Converting your loft is a great way to increase the value of your home and create additional living space. However, this is a complex and costly construction project, and as such, it's important to think carefully before you decide to go ahead with it. Here are two factors you should take into consideration before you convert your loft.
The style of your roof
The style of your roof will play a determining role in the complexity and expense of your loft conversion. Most roofs are built with either rafters or roof trusses; the former are located along the edges of a roof and usually leave a large, hollow triangular gap in between, whilst the latter is made up of intersecting diagonally-positioned timber frames which form a bridge, of sorts, through the aforementioned triangular space in the middle of the loft.
Rafter roofs are relatively easy to convert to a loft. A roof supported by roof trusses, however, can be difficult (but not impossible) to turn into a habitable living space. This is because the timber used for roof trusses is generally not as strong as that used for traditional rafters; whilst this lack of strength is not an issue when the loft is not being lived in, it can become problematic when you wish to convert this part of your home into a functional room, as the roof trusses may not be able to provide the required level of structural support.

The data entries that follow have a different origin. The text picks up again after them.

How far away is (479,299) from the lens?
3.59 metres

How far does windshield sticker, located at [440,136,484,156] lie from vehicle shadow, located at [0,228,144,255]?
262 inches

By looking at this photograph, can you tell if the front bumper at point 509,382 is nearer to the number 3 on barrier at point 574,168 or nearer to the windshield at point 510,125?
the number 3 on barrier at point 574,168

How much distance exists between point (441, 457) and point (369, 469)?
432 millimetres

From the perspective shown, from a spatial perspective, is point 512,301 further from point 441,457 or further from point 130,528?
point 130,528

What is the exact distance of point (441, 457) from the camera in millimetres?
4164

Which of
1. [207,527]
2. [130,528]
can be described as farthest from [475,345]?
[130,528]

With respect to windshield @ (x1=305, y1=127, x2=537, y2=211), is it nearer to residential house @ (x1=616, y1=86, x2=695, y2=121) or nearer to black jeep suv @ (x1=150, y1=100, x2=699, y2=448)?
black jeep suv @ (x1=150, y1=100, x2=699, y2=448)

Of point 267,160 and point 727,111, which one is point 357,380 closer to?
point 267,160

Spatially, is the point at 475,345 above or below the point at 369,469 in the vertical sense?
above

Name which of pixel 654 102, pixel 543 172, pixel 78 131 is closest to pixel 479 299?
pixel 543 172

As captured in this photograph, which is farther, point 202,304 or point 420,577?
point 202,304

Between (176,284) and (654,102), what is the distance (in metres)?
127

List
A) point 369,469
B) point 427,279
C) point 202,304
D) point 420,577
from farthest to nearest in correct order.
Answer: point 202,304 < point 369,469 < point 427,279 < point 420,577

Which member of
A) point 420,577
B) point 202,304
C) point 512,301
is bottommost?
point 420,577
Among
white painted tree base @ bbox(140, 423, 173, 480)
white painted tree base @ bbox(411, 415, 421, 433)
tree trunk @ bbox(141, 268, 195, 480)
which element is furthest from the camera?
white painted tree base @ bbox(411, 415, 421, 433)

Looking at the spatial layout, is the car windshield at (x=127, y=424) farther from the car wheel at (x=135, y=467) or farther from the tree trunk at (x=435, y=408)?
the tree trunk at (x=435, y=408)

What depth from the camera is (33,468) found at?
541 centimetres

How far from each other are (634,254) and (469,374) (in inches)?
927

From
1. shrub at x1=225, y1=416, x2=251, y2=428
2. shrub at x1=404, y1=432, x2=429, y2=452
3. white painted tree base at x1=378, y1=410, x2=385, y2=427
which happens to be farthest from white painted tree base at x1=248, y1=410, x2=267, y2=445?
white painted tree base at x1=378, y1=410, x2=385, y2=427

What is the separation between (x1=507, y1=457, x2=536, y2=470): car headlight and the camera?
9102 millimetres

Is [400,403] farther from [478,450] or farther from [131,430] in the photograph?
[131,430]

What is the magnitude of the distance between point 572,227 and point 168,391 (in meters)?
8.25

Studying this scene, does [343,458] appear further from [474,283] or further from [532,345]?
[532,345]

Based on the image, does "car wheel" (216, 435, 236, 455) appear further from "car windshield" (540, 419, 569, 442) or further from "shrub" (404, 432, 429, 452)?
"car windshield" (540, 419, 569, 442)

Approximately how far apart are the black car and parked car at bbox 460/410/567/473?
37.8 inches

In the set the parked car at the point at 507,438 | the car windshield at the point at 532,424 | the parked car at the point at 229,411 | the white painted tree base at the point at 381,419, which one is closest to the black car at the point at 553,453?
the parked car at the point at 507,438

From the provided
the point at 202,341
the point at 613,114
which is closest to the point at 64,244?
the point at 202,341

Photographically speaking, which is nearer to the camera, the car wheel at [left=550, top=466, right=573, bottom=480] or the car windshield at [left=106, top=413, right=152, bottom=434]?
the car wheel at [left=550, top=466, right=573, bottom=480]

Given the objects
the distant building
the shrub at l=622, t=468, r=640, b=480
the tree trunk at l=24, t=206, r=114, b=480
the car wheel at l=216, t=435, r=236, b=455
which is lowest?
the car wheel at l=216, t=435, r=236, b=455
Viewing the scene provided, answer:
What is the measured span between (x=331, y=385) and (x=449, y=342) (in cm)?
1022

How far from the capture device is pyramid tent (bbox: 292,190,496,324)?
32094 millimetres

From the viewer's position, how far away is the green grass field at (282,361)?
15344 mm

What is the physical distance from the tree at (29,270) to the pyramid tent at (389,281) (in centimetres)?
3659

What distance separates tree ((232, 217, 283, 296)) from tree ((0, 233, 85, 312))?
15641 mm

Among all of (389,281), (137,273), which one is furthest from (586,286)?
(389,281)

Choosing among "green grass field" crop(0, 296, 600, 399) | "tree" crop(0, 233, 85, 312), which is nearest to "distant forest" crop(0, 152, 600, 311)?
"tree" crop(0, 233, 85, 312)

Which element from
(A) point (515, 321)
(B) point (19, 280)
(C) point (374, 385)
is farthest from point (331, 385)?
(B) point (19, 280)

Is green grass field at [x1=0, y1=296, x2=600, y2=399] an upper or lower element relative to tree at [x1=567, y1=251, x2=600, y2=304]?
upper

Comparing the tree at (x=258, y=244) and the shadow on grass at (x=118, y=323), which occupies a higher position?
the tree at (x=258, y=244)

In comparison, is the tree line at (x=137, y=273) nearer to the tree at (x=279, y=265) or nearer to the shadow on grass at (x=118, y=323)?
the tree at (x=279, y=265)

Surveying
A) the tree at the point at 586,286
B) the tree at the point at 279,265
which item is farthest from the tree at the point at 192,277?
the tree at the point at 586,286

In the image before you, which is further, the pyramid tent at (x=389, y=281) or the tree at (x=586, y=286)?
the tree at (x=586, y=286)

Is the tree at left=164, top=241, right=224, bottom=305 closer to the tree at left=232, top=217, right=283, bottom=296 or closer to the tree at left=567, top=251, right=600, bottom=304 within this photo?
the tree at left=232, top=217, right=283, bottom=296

As such, if your property has roof trusses and you want to convert your loft, your building contractor may need to fit steel beams into the cavities of the surrounding walls or add extra supportive timber structures around the edges of the framework. This is a challenging and time-consuming process that will almost certainly extend the length and increase the cost of your construction project.
The height of the loft
In order to convert a loft into a living area, the height of the space should be a little over two metres. If it is not, then your construction project will undoubtedly be far more complex than a typical loft conversion.
There are two ways to go about converting a loft which is too low. Firstly, you can raise the height of the roof. This would require your contractor to remove a section of the roof and then reconstruct it so that there is more headroom. This is a major construction job which will prolong the conversion process by several weeks and, of course, increase the overall cost of the project.
The second option is to lower the height of the ceiling directly underneath the loft. Whilst not quite as disruptive and difficult as raising the roof, this process does require the installation of new structural supports and floor joists, which will make the conversion more expensive.